_STORED DATA_
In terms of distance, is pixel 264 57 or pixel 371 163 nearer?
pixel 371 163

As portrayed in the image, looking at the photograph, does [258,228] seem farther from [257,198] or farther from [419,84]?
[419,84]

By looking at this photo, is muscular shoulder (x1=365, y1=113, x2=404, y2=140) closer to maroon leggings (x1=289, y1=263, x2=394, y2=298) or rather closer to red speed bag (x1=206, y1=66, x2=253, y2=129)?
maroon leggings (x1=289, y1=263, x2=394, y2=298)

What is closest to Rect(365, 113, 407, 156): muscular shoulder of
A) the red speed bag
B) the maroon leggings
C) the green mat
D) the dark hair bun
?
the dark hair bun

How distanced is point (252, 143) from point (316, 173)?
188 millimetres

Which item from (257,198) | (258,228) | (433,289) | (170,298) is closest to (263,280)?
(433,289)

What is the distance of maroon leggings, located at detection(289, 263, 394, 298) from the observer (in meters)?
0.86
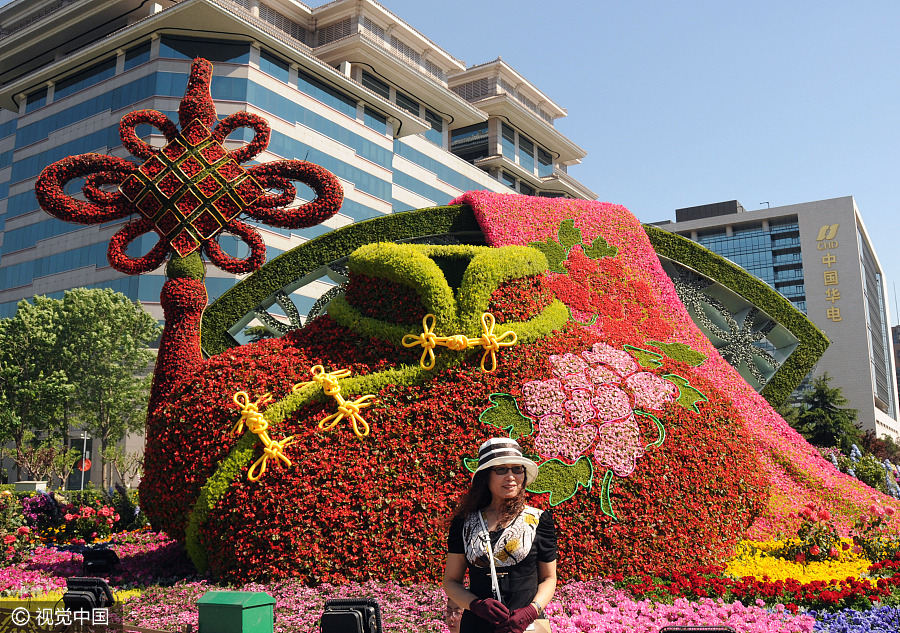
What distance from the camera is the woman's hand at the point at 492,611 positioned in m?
2.85

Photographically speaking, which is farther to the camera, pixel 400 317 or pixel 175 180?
pixel 175 180

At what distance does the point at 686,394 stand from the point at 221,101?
101 ft

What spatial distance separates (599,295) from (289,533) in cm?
522

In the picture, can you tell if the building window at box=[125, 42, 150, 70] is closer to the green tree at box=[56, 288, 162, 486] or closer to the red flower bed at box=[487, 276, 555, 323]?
the green tree at box=[56, 288, 162, 486]

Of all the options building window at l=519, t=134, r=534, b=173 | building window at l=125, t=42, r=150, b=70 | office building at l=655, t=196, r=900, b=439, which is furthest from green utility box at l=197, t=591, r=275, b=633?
office building at l=655, t=196, r=900, b=439

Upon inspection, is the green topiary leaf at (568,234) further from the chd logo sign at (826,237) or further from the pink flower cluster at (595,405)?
the chd logo sign at (826,237)

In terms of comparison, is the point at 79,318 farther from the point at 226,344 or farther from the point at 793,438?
the point at 793,438

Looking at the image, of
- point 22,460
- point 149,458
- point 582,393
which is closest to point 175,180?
point 149,458

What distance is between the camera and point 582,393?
707cm

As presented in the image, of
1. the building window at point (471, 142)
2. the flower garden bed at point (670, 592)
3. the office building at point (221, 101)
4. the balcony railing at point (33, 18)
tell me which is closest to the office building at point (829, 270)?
the building window at point (471, 142)

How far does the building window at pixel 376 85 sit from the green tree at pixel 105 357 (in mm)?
22132

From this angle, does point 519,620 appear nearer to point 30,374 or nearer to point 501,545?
point 501,545

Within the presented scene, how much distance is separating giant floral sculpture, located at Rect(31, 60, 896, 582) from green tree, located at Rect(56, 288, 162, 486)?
66.0ft

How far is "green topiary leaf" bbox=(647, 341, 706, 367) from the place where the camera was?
371 inches
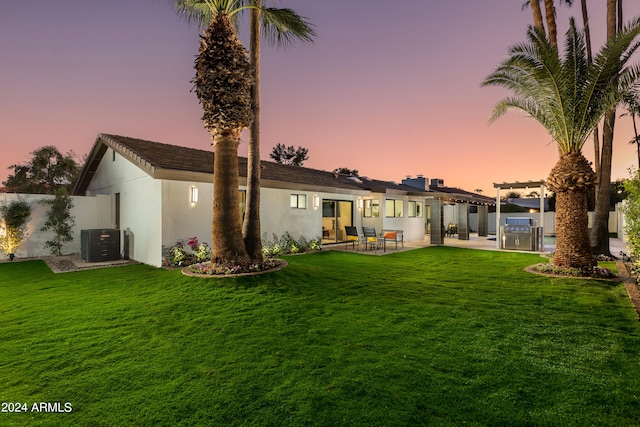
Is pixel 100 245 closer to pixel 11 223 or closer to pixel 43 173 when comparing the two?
pixel 11 223

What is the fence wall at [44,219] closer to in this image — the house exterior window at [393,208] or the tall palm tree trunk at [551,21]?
the house exterior window at [393,208]

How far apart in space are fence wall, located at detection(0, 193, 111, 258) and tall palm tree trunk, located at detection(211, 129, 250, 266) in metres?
8.49

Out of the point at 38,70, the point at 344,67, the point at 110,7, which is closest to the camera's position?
the point at 110,7

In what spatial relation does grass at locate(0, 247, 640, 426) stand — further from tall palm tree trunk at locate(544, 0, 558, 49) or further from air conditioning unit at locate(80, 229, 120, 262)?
tall palm tree trunk at locate(544, 0, 558, 49)

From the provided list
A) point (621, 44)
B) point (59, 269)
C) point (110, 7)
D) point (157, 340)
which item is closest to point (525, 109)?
point (621, 44)

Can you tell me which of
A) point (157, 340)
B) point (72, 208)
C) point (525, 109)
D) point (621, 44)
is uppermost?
point (621, 44)

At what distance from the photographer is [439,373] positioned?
3.32 meters

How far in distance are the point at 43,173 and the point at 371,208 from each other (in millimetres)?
24248

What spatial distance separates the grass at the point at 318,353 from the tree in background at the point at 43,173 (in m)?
20.2

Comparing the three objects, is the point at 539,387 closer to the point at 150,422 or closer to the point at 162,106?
the point at 150,422

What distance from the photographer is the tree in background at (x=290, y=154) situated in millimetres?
47938

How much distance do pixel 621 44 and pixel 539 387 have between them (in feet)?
31.9

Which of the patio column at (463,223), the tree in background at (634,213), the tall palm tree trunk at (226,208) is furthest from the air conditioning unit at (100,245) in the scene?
the patio column at (463,223)

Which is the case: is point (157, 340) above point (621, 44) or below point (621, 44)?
below
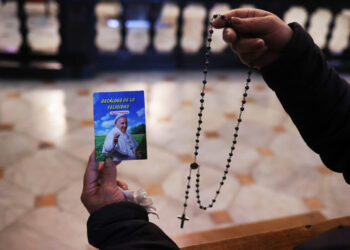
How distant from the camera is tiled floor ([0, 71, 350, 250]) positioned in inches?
87.7

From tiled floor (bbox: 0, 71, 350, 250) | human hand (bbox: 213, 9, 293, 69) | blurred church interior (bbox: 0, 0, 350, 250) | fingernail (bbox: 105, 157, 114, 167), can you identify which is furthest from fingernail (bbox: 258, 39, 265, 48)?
tiled floor (bbox: 0, 71, 350, 250)

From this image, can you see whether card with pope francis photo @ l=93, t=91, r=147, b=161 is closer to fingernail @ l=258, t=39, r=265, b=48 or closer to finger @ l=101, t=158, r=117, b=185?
finger @ l=101, t=158, r=117, b=185

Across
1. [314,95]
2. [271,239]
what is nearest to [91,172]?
[314,95]

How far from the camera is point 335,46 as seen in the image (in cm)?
634

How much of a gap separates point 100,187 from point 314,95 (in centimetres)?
67

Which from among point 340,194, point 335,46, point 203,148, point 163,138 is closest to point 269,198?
point 340,194

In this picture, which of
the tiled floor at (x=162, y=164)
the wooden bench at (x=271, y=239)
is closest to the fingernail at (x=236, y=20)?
the wooden bench at (x=271, y=239)

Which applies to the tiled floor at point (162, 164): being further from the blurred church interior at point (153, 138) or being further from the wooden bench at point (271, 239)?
the wooden bench at point (271, 239)

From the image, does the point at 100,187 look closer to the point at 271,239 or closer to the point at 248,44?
the point at 248,44

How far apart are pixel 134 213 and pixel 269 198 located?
6.14 ft

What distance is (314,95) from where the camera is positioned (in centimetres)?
92

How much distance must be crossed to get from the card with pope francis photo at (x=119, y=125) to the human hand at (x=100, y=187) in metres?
0.04

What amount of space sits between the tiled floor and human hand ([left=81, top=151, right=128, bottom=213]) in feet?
4.08

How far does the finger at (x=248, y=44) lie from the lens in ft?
2.64
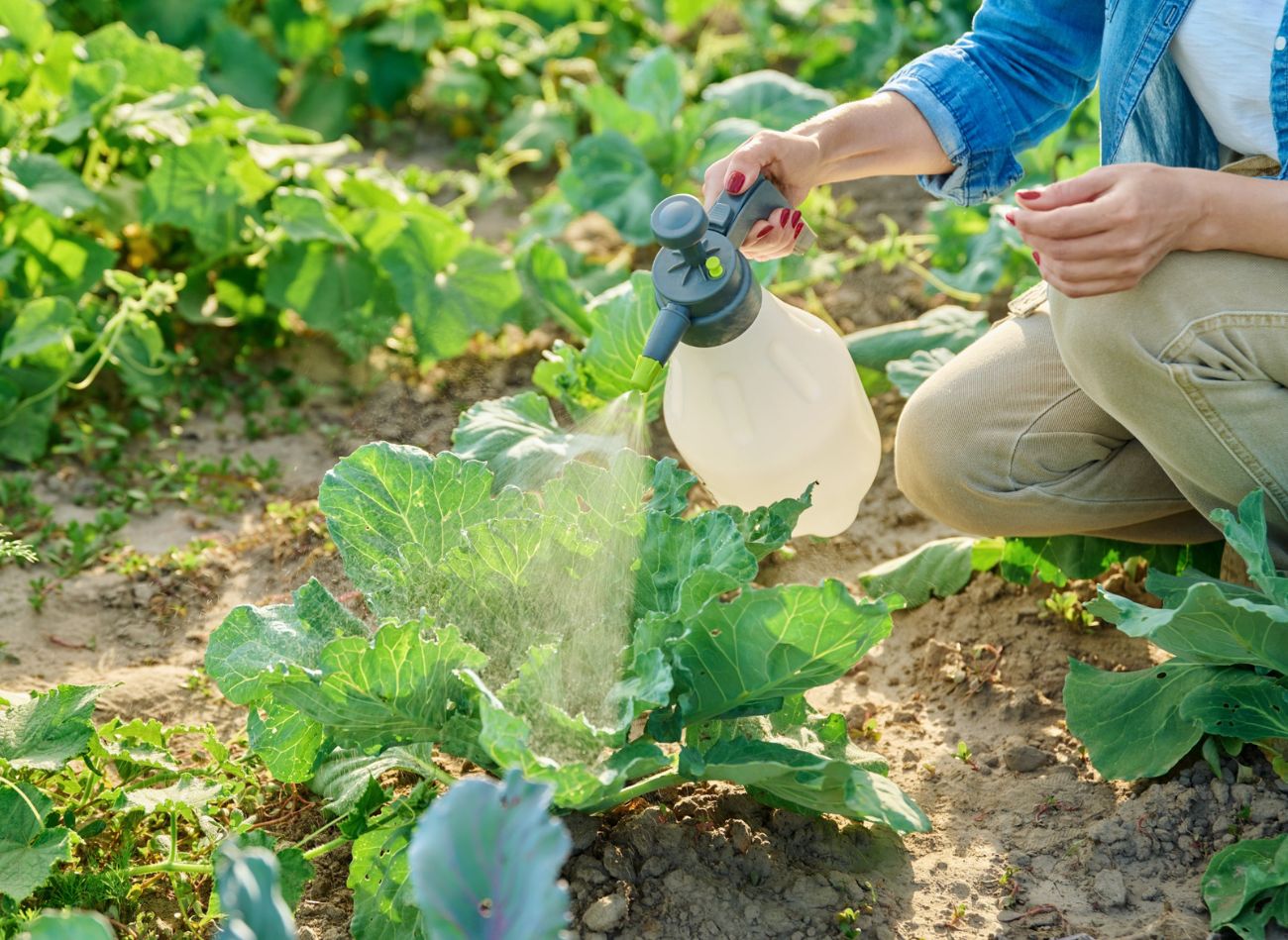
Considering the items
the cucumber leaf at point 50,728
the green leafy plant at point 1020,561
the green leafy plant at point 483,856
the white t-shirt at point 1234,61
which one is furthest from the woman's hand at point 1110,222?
the cucumber leaf at point 50,728

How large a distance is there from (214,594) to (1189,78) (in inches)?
78.8

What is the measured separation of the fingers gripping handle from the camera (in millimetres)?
2039

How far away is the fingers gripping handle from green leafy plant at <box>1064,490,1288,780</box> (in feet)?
2.39

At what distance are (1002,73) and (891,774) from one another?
117cm

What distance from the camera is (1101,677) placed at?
2176 millimetres

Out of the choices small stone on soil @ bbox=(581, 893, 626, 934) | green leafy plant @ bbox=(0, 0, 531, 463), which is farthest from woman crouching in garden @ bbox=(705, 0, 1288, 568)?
green leafy plant @ bbox=(0, 0, 531, 463)

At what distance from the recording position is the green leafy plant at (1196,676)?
1.84m

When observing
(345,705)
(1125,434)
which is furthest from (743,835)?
(1125,434)

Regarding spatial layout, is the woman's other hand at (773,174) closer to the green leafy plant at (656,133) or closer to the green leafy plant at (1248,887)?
the green leafy plant at (1248,887)

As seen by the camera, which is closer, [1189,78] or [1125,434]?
[1189,78]

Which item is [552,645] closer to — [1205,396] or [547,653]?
[547,653]

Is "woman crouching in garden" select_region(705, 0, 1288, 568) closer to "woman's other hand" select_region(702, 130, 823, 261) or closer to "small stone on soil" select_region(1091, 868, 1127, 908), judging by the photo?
"woman's other hand" select_region(702, 130, 823, 261)

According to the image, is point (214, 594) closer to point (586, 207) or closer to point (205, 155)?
point (205, 155)

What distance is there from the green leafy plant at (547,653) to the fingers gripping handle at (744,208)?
360 millimetres
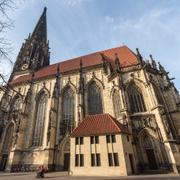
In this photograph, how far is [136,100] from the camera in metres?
16.8

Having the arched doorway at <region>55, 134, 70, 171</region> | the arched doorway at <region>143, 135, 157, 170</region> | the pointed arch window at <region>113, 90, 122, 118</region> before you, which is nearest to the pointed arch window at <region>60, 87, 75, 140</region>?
the arched doorway at <region>55, 134, 70, 171</region>

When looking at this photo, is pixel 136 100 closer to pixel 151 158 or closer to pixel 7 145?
pixel 151 158

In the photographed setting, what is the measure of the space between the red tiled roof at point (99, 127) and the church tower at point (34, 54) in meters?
19.2

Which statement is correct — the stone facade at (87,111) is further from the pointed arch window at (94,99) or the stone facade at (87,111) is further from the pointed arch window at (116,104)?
the pointed arch window at (94,99)

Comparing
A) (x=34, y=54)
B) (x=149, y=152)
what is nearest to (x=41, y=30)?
(x=34, y=54)

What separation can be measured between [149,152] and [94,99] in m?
8.73

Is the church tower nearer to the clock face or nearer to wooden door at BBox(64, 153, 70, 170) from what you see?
the clock face

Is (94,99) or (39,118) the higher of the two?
(94,99)

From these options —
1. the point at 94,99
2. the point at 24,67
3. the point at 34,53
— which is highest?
the point at 34,53

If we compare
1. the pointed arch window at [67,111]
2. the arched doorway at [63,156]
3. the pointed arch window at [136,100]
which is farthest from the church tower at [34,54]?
the pointed arch window at [136,100]

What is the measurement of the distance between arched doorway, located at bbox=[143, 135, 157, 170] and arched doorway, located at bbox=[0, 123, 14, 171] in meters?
17.1

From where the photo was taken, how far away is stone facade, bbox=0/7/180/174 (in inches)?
554

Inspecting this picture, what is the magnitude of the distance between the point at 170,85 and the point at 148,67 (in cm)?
317

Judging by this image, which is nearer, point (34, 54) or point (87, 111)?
point (87, 111)
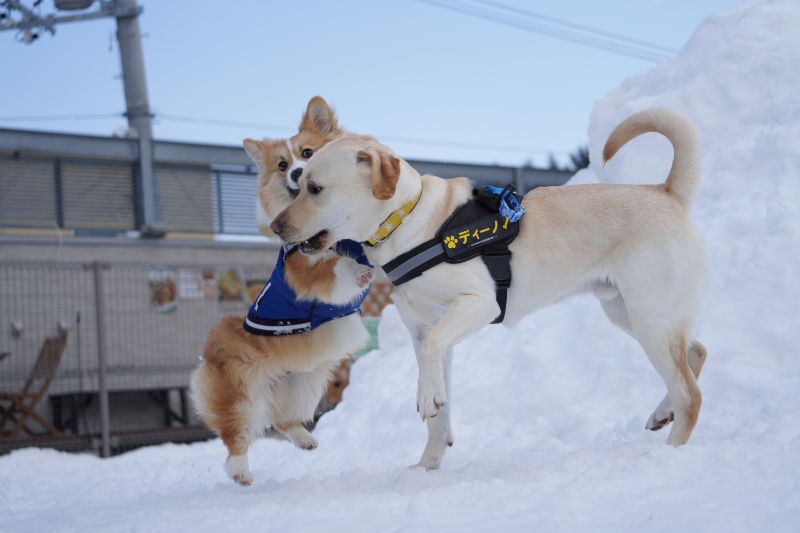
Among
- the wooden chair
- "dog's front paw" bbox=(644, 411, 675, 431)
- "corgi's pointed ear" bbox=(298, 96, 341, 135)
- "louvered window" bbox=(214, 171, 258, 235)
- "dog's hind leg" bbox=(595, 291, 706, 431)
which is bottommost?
the wooden chair

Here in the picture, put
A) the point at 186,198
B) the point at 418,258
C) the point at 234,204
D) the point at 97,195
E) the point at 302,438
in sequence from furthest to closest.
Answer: the point at 234,204 → the point at 186,198 → the point at 97,195 → the point at 302,438 → the point at 418,258

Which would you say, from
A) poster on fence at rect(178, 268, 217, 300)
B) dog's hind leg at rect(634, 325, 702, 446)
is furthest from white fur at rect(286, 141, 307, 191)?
poster on fence at rect(178, 268, 217, 300)

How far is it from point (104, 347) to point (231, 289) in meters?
1.93

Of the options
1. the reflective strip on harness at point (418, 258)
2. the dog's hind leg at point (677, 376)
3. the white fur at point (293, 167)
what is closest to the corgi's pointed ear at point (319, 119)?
the white fur at point (293, 167)

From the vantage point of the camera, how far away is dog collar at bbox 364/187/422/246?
3635 millimetres

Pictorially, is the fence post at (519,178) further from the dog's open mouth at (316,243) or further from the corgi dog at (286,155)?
the dog's open mouth at (316,243)

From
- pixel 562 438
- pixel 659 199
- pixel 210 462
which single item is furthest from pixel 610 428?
pixel 210 462

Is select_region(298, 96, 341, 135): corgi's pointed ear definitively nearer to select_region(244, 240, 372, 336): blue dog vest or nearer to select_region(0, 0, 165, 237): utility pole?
select_region(244, 240, 372, 336): blue dog vest

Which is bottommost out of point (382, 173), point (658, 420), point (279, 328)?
point (658, 420)

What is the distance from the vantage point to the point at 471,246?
142 inches

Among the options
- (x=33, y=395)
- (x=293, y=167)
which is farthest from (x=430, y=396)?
(x=33, y=395)

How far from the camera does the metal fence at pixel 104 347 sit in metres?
8.84

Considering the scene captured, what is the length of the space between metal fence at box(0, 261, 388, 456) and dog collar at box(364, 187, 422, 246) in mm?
6140

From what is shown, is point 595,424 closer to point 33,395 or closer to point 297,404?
point 297,404
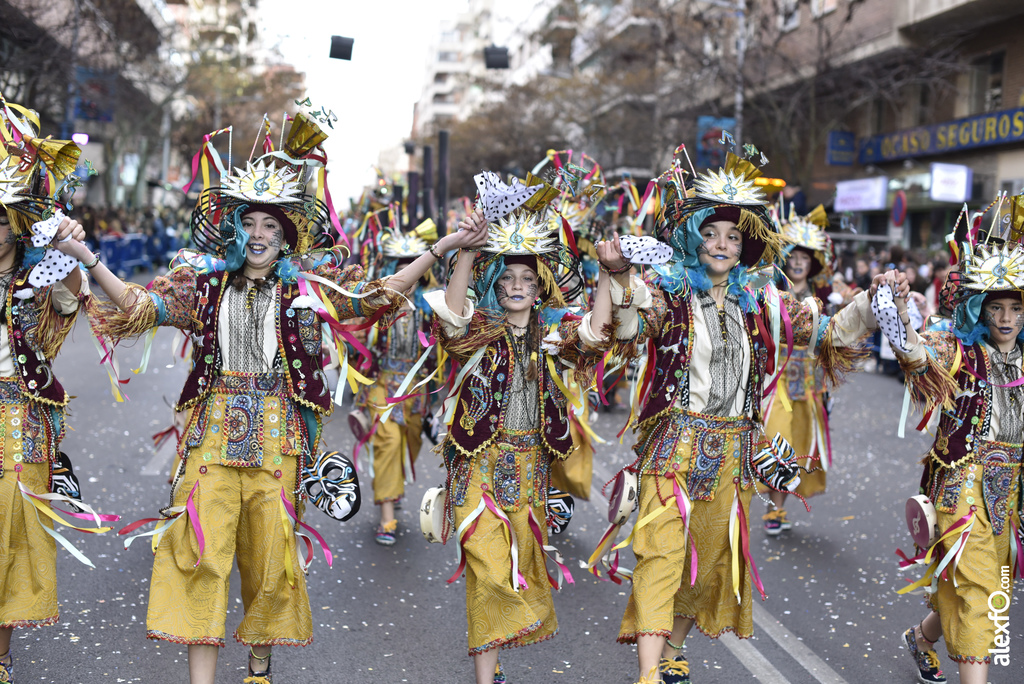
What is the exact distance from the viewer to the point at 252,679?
4.16 m

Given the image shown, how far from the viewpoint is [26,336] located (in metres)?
3.95

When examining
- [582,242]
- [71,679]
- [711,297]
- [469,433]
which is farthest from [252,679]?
[582,242]

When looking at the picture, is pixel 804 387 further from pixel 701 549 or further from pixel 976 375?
pixel 701 549

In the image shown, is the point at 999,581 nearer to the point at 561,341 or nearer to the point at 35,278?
the point at 561,341

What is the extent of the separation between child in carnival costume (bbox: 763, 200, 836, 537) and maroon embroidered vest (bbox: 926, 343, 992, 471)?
8.38 feet

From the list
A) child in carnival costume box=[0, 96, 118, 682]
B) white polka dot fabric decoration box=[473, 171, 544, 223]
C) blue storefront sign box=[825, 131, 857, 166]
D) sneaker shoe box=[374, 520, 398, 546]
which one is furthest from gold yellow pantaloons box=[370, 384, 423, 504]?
blue storefront sign box=[825, 131, 857, 166]

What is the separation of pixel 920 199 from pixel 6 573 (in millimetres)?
22493

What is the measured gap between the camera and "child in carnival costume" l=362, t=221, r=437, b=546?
6664 mm

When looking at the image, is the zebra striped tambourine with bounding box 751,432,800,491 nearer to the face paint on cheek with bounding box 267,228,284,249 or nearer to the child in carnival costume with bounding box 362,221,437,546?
the face paint on cheek with bounding box 267,228,284,249

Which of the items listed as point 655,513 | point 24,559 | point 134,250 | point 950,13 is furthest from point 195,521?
point 134,250

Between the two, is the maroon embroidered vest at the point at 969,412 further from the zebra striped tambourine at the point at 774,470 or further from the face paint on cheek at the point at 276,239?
the face paint on cheek at the point at 276,239

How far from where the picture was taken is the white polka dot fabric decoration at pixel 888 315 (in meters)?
3.91

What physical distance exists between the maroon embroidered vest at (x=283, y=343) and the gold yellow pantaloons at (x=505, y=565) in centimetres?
71

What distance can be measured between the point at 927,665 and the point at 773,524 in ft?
7.84
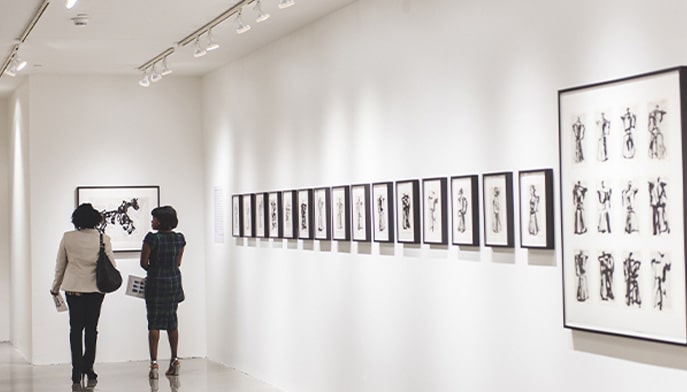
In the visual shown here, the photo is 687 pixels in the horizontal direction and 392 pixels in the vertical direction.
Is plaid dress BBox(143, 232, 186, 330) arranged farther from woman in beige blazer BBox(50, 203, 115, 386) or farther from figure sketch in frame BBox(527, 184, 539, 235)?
figure sketch in frame BBox(527, 184, 539, 235)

_WHAT YOU SHOULD DO_
Please return, word for word, the lines above, starting with the line that contains "What physical distance" and going on through the last of them. Leave the pictures out of your reply.

_PROBLEM SOLUTION_
What physical distance exists between the maroon embroidered vest at (x=283, y=343) and the gold yellow pantaloons at (x=505, y=565) in centimetres?
71

What distance can be measured between the point at 927,665 and the point at 773,524 in ft?
7.84
In the visual shown here, the photo is 687 pixels in the horizontal direction and 392 pixels in the vertical direction.
Is plaid dress BBox(143, 232, 186, 330) arranged farther from woman in beige blazer BBox(50, 203, 115, 386) or farther from figure sketch in frame BBox(527, 184, 539, 235)?
figure sketch in frame BBox(527, 184, 539, 235)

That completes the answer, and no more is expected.